WHAT THE TASK REQUIRES >> In this exercise, reproduce all the entries that follow exactly.

--- start ENTRIES PROVIDED ---

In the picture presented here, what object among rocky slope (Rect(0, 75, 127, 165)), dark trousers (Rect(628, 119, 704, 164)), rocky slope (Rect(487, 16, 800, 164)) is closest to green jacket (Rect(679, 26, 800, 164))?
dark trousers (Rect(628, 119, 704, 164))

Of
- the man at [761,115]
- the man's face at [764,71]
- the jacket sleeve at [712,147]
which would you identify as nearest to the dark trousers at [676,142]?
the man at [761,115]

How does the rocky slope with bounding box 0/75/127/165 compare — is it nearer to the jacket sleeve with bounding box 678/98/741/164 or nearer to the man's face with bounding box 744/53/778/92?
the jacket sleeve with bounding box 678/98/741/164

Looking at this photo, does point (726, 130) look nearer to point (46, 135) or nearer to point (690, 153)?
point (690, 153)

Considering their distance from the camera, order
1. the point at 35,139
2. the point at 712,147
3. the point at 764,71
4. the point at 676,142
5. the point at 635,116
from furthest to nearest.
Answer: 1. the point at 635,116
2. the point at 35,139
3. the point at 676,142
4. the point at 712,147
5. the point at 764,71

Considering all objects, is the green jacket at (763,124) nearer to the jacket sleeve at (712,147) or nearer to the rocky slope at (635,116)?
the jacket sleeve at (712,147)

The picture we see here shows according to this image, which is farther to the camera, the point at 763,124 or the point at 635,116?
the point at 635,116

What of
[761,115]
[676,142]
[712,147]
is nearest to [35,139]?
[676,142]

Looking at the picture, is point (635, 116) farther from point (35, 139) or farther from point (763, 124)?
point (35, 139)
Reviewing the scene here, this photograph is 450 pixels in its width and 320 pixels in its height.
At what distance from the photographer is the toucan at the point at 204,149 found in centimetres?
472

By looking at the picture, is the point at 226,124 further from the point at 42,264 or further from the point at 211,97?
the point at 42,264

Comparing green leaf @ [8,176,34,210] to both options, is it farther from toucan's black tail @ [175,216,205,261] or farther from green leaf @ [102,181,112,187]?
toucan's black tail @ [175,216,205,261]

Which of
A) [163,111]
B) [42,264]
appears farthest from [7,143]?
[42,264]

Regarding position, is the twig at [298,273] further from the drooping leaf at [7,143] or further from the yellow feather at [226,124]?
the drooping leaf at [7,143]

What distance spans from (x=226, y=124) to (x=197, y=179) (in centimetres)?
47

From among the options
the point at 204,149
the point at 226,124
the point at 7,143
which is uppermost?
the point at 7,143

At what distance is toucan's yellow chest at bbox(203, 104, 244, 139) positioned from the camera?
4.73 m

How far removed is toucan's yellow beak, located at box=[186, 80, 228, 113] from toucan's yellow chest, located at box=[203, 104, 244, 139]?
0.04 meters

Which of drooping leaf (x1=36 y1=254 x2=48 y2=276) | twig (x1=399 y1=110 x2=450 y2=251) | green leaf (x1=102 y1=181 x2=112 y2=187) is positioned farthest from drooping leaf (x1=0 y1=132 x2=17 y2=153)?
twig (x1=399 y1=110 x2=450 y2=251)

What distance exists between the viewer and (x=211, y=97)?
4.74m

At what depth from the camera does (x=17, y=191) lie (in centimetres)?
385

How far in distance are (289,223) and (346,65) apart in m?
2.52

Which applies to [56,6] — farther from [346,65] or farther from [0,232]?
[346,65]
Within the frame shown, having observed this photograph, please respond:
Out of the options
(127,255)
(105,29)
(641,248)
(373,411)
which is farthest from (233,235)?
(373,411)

--- end ENTRIES PROVIDED ---

ANSWER IN FULL >>
In the picture presented here, what object among rocky slope (Rect(0, 75, 127, 165)), dark trousers (Rect(628, 119, 704, 164)), rocky slope (Rect(487, 16, 800, 164)) is closest to green jacket (Rect(679, 26, 800, 164))?
dark trousers (Rect(628, 119, 704, 164))

Of
- the man at [761,115]
- the man's face at [764,71]
- the jacket sleeve at [712,147]
which would you identify as nearest to the dark trousers at [676,142]?
the man at [761,115]

How does the rocky slope with bounding box 0/75/127/165 compare — is it nearer to the jacket sleeve with bounding box 678/98/741/164 or nearer to the man's face with bounding box 744/53/778/92?
the jacket sleeve with bounding box 678/98/741/164

Looking at this photo, does point (726, 130) look nearer to point (46, 135) or nearer to point (690, 153)?
point (690, 153)

Considering their distance from the camera, order
1. the point at 35,139
2. the point at 712,147
3. the point at 764,71
4. the point at 676,142
5. the point at 635,116
from furthest to nearest.
Answer: 1. the point at 635,116
2. the point at 35,139
3. the point at 676,142
4. the point at 712,147
5. the point at 764,71

Considering all objects, is the green jacket at (763,124) nearer to the jacket sleeve at (712,147) or nearer to the rocky slope at (635,116)?
the jacket sleeve at (712,147)

The picture we see here shows according to this image, which is farther to the camera, the point at 763,124 or the point at 635,116?
the point at 635,116

What of
[761,115]
[676,142]
[712,147]
is nearest to [35,139]?
[676,142]

Looking at the picture, is point (635, 116) farther from point (35, 139) or farther from point (763, 124)?
point (35, 139)
Reviewing the scene here, this photograph is 450 pixels in its width and 320 pixels in its height.
At what distance from the photographer is the toucan at the point at 204,149 found in centimetres?
472

By looking at the picture, is the point at 226,124 further from the point at 42,264 or further from the point at 211,97?
the point at 42,264

Comparing green leaf @ [8,176,34,210] to both options, is it farther from toucan's black tail @ [175,216,205,261] or farther from green leaf @ [102,181,112,187]?
toucan's black tail @ [175,216,205,261]

Which of
A) [163,111]
B) [42,264]
appears farthest from [7,143]?
[42,264]

Regarding position, is the twig at [298,273] further from the drooping leaf at [7,143] or further from the yellow feather at [226,124]?
the drooping leaf at [7,143]

What distance spans from (x=226, y=124) to (x=197, y=179) (in centimetres)?
47

From among the options
the point at 204,149
the point at 226,124
the point at 7,143
which is uppermost?
the point at 7,143

At what distance is toucan's yellow chest at bbox(203, 104, 244, 139) positioned from the camera?
4.73 m

How far removed is toucan's yellow beak, located at box=[186, 80, 228, 113] from toucan's yellow chest, located at box=[203, 104, 244, 139]?
0.04 meters

Which of drooping leaf (x1=36 y1=254 x2=48 y2=276) | twig (x1=399 y1=110 x2=450 y2=251) | green leaf (x1=102 y1=181 x2=112 y2=187) is positioned farthest from drooping leaf (x1=0 y1=132 x2=17 y2=153)?
twig (x1=399 y1=110 x2=450 y2=251)

What distance exists between the viewer and (x=211, y=97)?
4.74m

At what depth from the camera does (x=17, y=191) lie (in centimetres)?
385

How far in distance are (289,223) and (346,65) apart in m?
2.52

Which applies to [56,6] — farther from [346,65] or farther from [0,232]?
[346,65]
Within the frame shown, having observed this photograph, please respond:
Out of the options
(127,255)
(105,29)
(641,248)
(373,411)
which is farthest from (233,235)?
(373,411)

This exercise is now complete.